The problem with these techniques is that they don’t tackle the root of your impulsive spending problem: the way you’re thinking about shopping. If you think your spending issue is a short-term one, you can use 24Cash for a loan until your finances balance out.

Here are ten better ways to stop impulsive spending. The sooner you start implementing these techniques, the more control you’ll exert over your finances.

1. Don’t Quit Cold Turkey

As with any addiction, impulsive shopping is difficult to stop. Many people try to simply cut out the habit by taking away their access to money or promising not to buy anything for the rest of the month. However, studies have shown that “cold turkey” methods rarely work out for addicts.

Instead, focus on weaning yourself off of impulsive spending. Start by only allowing yourself to buy one thing on every shopping trip. Then, cut it down to one thing per week. Eventually, you’ll get to the point where you feel more in control of your buying habits. 

2. Make Yourself Wait

Don’t tell yourself that you can’t have that dress you spotted or those headphones you suddenly NEED. Instead, tell yourself that you must wait three days before you make the purchase. You’ll find that your desperation to buy the item may weaken over the waiting period. If it doesn’t, then you’ll be less likely to regret your purchase if you go back for it.

3. Beware the Traps of Social Media

Facebook, Instagram, Twitter, and all of your other favorite apps aren’t trying to help you save money. If anything, they’re begging you to pour more money into your favorite stores. Between the regular pop up ads for sales and the influencers who advertise products, your social media feeds are encouraging your bad spending habits. Consider limiting your time on these apps to decrease your urge to buy.

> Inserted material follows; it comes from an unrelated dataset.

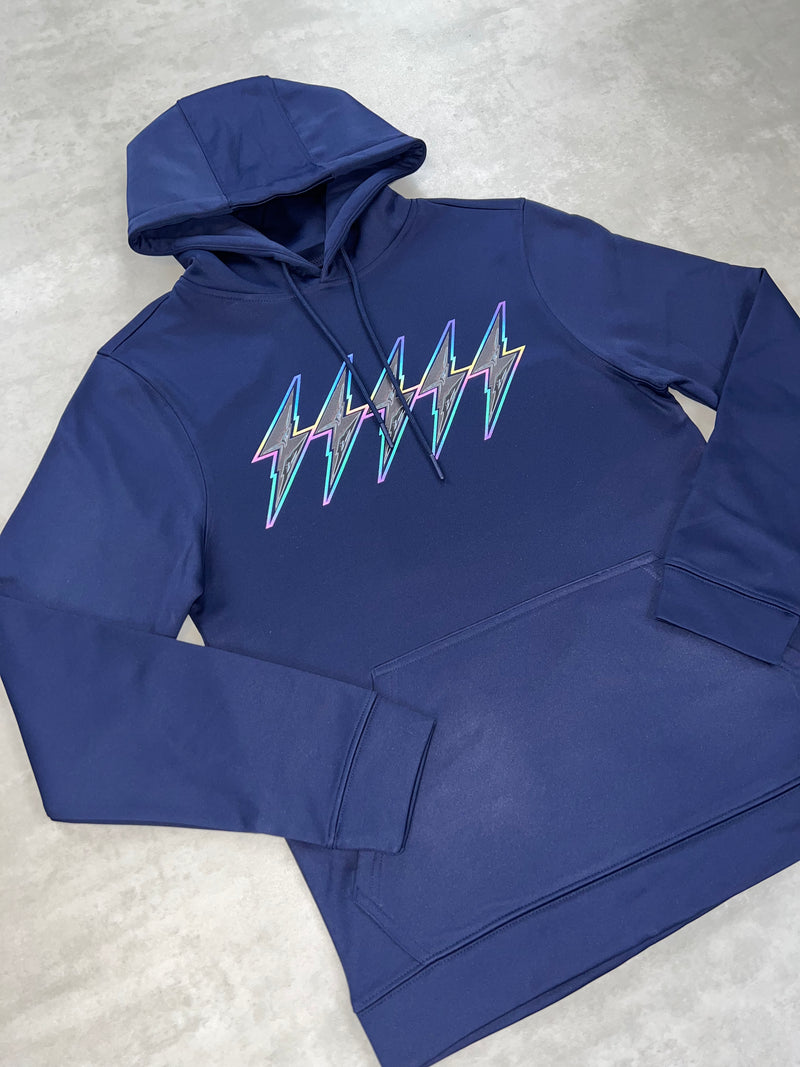 Kids Navy Onyx 5 Bolt Hoodie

4. Tell Others About Your Goal

If you love shopping with friends, let them know that you’re trying to cut down on your impulsive buying. Everyone needs an accountability partner when they start changing their habits, and this case is no different. Ask them to remind you about your goals whenever you’re tempted to throw something in your cart.

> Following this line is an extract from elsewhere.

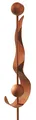 Kobolo Gartenstecker Rusty Drops, 106 cm, Metall braun in Rostoptik, dekorativer Spiralstecker, wetterfest & stabil, stilvolle Gartendeko für Terrasse, Balkon & Vorgarten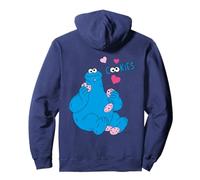 Style de Biscuits rétro Hungry Pose de Sesame Street Cookie Monster Sweat à Capuche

5. Remember That a Sales Isn’t an Excuse to Buy

Just because something is 40 percent off doesn’t mean it’s something worth buying. Don’t let big sale signs or Black Friday throw you off track. Sales are especially dangerous because they encourage people to buy impulsively rather than intelligently, so beware.

6. Make a Shopping List and Stick to It

Like I said in the first part of this list, going cold turkey probably won’t work. To cut down on your spending without actually halting all your shopping, make a selective list of things you’re allowed to buy during the next month. This can include anything from new boots to dinner plates, as long as the items are things you truly need.

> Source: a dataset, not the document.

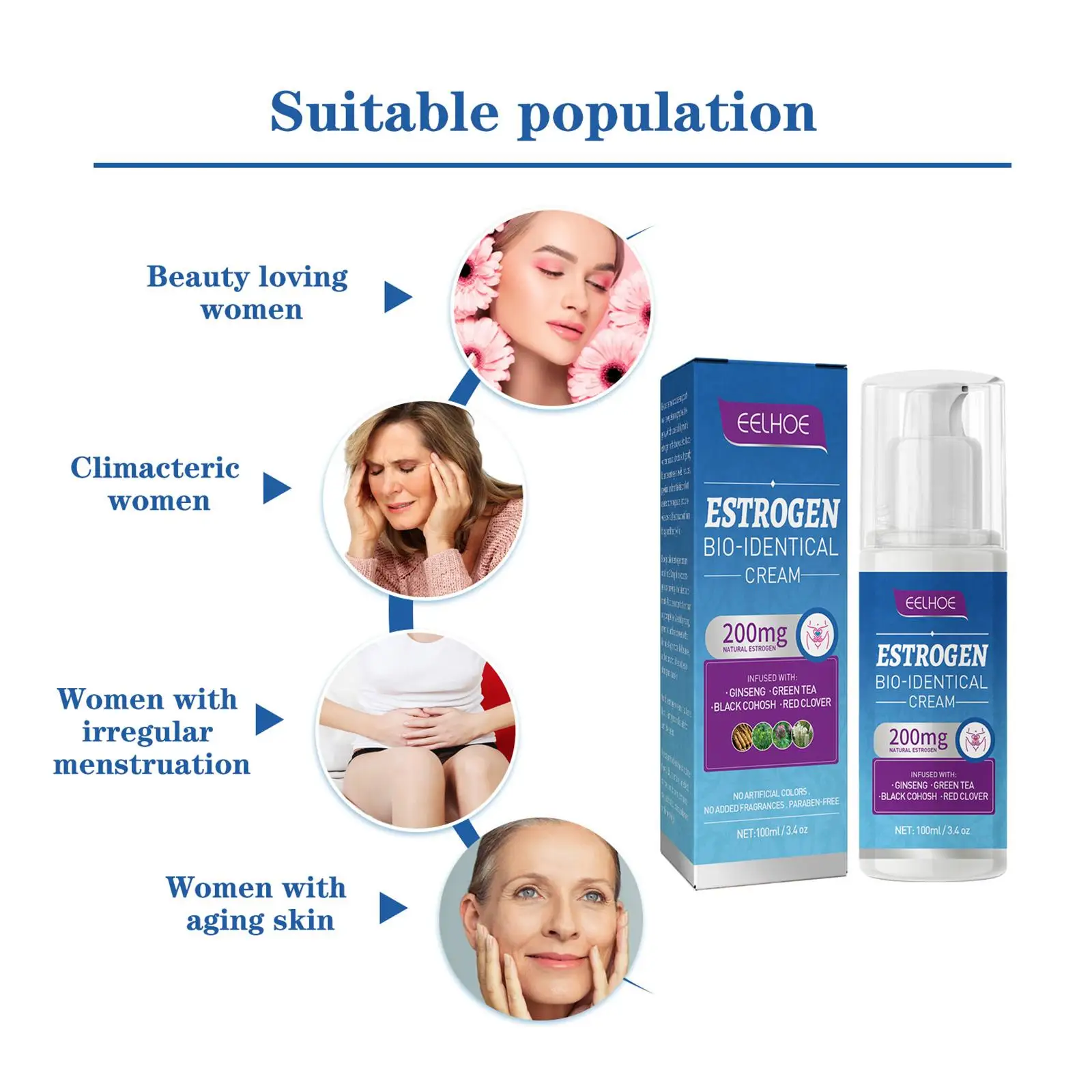 1/2/3pcs Progesterone Cream for Menopause Middle-Aged Elderly Woman Progesterones Women Hormonal Balance Menopause Estrogen - view 6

7. Find Activities to Replace Your Spending

Many times, people wind up shopping because they’re feeling antsy or stressed. Instead of relying on retail therapy, find other hobbies that benefit your life. For instance, next time you feel the urge to shop online, go for a run or learn to cook a new meal.

8. Set Goals and Look Ahead

One way to learn to love saving is to work towards a big goal. Maybe you want to travel to Bali next year, or perhaps you want to save up for a nicer car. Every time you start to buy something online or in a store, ask yourself if you would rather put that money towards your goal. Often, the answer will be yes.

9. Ask Yourself Questions Before You Buy

There are three big questions you should ask yourself before you buy anything: (1) Do I need it? (2) Do I love it? (3) Is it a good price? If the item you’re considering doesn’t earn a “yes” to at least two of these three questions, then it’s probably not worth spending your money on.

10. Give Yourself One Splurge Day Every Now and Then

Instead of spending little bits of money here and there throughout the month (that eventually add up), give yourself one shopping budget and spend it all in one splurge day. This will allow you to cleanse your mind of shopping urges, but you’ll also still be in control of how much you’re spending on non-necessities.

Learning to shop purposefully, rather than impulsively, is difficult for most American consumers. However, doing so will radically change the way you view money and your lifestyle in general. Start today so that you can have a more meaningful, financially-stable future.